(A run of items)
:::
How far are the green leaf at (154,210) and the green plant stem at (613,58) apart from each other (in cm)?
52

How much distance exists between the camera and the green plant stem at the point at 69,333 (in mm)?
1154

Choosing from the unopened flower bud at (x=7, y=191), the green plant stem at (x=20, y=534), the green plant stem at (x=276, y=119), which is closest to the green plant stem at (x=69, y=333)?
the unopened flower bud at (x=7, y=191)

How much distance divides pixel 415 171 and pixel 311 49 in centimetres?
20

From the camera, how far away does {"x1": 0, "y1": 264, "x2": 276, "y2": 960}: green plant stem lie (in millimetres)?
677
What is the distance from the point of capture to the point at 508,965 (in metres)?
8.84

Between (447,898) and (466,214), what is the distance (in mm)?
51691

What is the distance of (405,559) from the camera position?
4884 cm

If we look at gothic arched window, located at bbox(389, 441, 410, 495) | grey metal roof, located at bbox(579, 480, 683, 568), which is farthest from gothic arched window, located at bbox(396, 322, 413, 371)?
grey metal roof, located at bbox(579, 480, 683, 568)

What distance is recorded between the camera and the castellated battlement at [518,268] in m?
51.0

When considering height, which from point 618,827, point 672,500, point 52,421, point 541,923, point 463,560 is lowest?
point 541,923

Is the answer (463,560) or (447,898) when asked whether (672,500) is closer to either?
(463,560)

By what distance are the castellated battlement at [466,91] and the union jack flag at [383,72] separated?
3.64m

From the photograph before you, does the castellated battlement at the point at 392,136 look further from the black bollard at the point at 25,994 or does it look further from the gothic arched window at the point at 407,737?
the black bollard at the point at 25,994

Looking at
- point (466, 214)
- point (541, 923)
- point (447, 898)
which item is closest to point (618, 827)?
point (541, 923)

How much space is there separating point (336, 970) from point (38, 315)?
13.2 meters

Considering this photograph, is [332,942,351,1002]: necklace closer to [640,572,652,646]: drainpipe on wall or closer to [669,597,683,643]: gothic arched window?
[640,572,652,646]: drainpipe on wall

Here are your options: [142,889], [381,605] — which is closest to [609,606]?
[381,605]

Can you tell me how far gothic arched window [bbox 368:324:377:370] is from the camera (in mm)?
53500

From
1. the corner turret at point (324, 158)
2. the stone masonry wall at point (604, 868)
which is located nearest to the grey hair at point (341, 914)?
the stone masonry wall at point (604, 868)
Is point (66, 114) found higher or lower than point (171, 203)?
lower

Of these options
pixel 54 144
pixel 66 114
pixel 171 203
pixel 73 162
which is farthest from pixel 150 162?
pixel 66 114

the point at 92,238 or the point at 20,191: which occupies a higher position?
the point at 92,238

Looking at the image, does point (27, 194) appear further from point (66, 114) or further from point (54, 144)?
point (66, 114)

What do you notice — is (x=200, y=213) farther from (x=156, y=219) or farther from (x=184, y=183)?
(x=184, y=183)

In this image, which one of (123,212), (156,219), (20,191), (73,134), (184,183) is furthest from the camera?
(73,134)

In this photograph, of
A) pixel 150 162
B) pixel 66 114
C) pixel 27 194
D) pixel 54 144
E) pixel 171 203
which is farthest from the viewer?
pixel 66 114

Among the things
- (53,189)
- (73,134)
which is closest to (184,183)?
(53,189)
:::
*Set problem*
Rewrite all the items above, swapping "castellated battlement" for "stone battlement" wherever it appears and leaving everything else unchanged.

*The output*
How far are the green leaf at (154,210) and the green plant stem at (613,58) apart from each other (in cm)?
52

How much distance exists between the camera and the green plant stem at the point at 69,333 (in mm)?
1154

Choosing from the unopened flower bud at (x=7, y=191), the green plant stem at (x=20, y=534), the green plant stem at (x=276, y=119), which is closest to the green plant stem at (x=69, y=333)?
the unopened flower bud at (x=7, y=191)

How much distance divides pixel 415 171 and pixel 311 49 in centimetres?
20

From the camera, how far away does {"x1": 0, "y1": 264, "x2": 276, "y2": 960}: green plant stem lie (in millimetres)?
677
What is the distance from the point of capture to the point at 508,965 (in metres)?
8.84

Between (447,898) and (466,214), what is the distance (in mm)?
51691

What is the distance of (405,559) from the camera position?
4884 cm

If we look at gothic arched window, located at bbox(389, 441, 410, 495) | grey metal roof, located at bbox(579, 480, 683, 568), which is farthest from gothic arched window, located at bbox(396, 322, 413, 371)?
grey metal roof, located at bbox(579, 480, 683, 568)

What distance is recorded between the camera and the stone battlement at [518,268] in m?
51.0

When considering height, which from point 618,827, point 672,500, point 52,421, point 541,923, point 463,560 is lowest?
point 541,923

Is the answer (463,560) or (447,898) when asked whether (672,500) is closer to either?
(463,560)

By what distance are the stone battlement at [466,91] and the union jack flag at [383,72] separated?
3.64m

From the photograph before you, does the stone battlement at the point at 392,136 look further from the black bollard at the point at 25,994 or does it look further from the gothic arched window at the point at 407,737?
the black bollard at the point at 25,994

Looking at
- point (466, 214)
- point (541, 923)
- point (447, 898)
which item is closest to point (618, 827)?
point (541, 923)

How much space is there separating point (336, 970) from point (38, 315)?
13.2 meters

Considering this photograph, is [332,942,351,1002]: necklace closer to [640,572,652,646]: drainpipe on wall or closer to [669,597,683,643]: gothic arched window?
[640,572,652,646]: drainpipe on wall

Here are your options: [142,889], [381,605] — which is closest to [609,606]?
[381,605]

Can you tell me how far gothic arched window [bbox 368:324:377:370] is from the camera (in mm)?
53500

From
1. the corner turret at point (324, 158)
2. the stone masonry wall at point (604, 868)
which is located nearest to the grey hair at point (341, 914)?
the stone masonry wall at point (604, 868)
Is point (66, 114) found higher or lower than point (171, 203)?
lower

Of these options
pixel 54 144
pixel 66 114
pixel 171 203
pixel 73 162
which is farthest from pixel 150 162?
pixel 66 114

the point at 92,238 or the point at 20,191: which occupies a higher position?
the point at 92,238

Looking at the image, does point (27, 194) appear further from point (66, 114) or further from point (54, 144)?
point (66, 114)

What do you notice — is (x=200, y=213) farther from (x=156, y=219) or farther from (x=184, y=183)?
(x=184, y=183)

In this image, which one of (123,212), (156,219), (20,191), (73,134), (184,183) is furthest from the camera?
(73,134)

In this photograph, of
A) pixel 150 162
B) pixel 66 114
C) pixel 27 194
D) pixel 54 144
E) pixel 171 203
which is farthest from the viewer?
pixel 66 114

Among the things
- (53,189)
- (73,134)
which is closest to (184,183)?
(53,189)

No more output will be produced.